Data for this task
▼▼▼
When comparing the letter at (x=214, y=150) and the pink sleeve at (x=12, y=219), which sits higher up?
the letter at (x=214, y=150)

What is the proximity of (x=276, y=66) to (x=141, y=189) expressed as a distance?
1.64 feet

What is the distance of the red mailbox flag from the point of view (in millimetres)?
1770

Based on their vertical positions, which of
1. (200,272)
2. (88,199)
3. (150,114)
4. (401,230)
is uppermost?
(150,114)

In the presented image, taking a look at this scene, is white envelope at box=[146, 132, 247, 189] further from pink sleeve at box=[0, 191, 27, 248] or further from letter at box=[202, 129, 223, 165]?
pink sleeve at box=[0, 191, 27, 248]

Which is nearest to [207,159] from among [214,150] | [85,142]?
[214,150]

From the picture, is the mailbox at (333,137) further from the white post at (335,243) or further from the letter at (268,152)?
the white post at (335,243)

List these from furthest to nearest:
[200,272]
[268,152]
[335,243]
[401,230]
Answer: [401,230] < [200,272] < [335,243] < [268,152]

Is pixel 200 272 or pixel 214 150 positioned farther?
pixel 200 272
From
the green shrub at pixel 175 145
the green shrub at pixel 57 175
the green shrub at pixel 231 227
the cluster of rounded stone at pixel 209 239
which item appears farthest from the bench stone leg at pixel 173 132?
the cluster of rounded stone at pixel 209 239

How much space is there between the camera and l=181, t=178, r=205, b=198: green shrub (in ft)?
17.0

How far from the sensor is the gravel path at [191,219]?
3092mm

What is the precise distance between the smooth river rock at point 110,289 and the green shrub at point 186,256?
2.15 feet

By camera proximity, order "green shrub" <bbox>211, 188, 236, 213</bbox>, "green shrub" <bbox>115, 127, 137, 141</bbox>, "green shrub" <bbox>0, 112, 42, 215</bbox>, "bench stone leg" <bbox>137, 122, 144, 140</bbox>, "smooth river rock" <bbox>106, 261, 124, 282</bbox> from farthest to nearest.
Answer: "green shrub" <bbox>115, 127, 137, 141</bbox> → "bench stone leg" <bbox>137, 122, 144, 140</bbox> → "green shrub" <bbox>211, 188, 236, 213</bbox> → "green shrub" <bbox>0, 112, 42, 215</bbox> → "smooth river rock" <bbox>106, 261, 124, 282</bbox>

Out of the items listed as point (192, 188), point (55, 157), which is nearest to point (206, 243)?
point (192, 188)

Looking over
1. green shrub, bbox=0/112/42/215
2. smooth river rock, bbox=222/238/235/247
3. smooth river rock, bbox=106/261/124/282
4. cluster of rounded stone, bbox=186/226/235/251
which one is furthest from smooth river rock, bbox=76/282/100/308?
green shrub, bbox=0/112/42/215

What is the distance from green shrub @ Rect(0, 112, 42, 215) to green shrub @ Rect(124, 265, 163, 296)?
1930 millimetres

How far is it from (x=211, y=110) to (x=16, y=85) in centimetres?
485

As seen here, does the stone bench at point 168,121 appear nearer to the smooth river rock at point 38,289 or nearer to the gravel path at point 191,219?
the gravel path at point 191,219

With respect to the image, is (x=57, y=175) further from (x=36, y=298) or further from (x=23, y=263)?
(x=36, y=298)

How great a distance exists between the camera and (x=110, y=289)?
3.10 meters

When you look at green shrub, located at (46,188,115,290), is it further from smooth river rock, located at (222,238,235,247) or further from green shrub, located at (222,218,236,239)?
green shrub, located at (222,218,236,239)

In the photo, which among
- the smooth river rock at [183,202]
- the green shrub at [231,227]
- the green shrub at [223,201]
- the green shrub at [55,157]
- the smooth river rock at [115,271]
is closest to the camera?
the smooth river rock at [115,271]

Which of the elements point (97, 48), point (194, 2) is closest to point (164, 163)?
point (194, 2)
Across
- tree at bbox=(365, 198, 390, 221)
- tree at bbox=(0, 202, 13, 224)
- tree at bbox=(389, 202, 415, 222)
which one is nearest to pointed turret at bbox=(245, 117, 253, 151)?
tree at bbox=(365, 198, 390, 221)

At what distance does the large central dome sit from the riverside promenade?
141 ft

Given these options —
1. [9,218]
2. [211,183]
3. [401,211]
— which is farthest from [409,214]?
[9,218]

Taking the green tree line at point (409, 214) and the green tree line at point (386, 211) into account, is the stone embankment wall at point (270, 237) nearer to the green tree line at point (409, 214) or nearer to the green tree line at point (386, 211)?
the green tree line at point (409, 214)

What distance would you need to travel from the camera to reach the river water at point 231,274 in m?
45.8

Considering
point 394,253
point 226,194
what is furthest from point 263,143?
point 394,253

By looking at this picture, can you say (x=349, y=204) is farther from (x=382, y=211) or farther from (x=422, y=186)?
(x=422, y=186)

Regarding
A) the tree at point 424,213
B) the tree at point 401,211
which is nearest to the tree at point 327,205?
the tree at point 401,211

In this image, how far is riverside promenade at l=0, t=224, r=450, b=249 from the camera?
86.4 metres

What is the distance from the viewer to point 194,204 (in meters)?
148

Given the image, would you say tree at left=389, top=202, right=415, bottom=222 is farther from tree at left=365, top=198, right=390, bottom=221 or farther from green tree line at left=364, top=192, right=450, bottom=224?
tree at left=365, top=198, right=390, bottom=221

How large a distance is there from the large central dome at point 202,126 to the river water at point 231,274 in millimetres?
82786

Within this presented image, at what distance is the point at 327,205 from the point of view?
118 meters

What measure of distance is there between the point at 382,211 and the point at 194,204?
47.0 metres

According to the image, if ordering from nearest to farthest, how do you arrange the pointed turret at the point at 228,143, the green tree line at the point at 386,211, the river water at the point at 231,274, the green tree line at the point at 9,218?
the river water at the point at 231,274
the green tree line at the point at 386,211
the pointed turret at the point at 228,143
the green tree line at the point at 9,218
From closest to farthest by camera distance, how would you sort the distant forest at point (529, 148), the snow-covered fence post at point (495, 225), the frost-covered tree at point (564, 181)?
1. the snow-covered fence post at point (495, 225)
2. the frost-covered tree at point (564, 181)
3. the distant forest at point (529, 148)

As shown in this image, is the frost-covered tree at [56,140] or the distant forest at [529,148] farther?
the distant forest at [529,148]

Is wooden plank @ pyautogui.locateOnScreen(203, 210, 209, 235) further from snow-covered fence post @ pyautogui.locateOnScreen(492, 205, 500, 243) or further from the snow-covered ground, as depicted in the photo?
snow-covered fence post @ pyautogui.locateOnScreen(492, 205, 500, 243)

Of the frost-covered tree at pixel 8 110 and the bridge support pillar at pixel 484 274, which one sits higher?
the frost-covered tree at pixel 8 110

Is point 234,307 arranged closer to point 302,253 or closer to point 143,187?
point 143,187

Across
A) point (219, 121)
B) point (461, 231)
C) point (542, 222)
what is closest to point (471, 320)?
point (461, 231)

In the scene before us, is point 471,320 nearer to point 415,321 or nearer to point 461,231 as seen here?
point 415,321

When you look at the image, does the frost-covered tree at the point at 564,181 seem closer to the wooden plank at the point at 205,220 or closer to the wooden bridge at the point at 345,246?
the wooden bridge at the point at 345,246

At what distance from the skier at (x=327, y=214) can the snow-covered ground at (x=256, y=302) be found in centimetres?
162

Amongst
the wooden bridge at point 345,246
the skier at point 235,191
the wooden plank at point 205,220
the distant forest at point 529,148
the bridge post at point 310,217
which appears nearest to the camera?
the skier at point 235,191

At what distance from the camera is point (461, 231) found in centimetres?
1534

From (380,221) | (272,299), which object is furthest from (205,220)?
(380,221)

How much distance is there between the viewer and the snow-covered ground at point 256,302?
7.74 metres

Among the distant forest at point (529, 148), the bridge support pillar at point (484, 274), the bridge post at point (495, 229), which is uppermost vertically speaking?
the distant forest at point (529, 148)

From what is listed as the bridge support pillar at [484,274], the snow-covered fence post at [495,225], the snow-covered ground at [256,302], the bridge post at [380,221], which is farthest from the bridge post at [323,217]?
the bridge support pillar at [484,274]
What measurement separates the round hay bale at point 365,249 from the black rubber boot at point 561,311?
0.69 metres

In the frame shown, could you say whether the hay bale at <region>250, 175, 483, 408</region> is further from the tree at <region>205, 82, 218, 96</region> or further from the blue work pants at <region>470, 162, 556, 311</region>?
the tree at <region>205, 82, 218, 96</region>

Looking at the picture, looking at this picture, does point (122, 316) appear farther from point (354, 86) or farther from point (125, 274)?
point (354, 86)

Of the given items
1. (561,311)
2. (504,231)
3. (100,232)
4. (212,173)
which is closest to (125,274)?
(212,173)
▲▲▲
Problem statement
Transcribe exactly, and only, the lines from the one bearing "What measurement separates" through the last line of the entries, counting both.

The response
What measurement separates the round hay bale at point 365,249 from the black rubber boot at point 561,311?
0.69 metres

In the frame shown, could you say whether the hay bale at <region>250, 175, 483, 408</region> is further from the tree at <region>205, 82, 218, 96</region> or further from the blue work pants at <region>470, 162, 556, 311</region>?
the tree at <region>205, 82, 218, 96</region>

Looking at the picture, looking at this picture, does point (122, 316) appear farther from point (354, 86) or farther from point (125, 274)?
point (354, 86)

Of the given items
1. (561,311)
2. (504,231)
3. (100,232)
4. (212,173)
which is closest to (125,274)?
(212,173)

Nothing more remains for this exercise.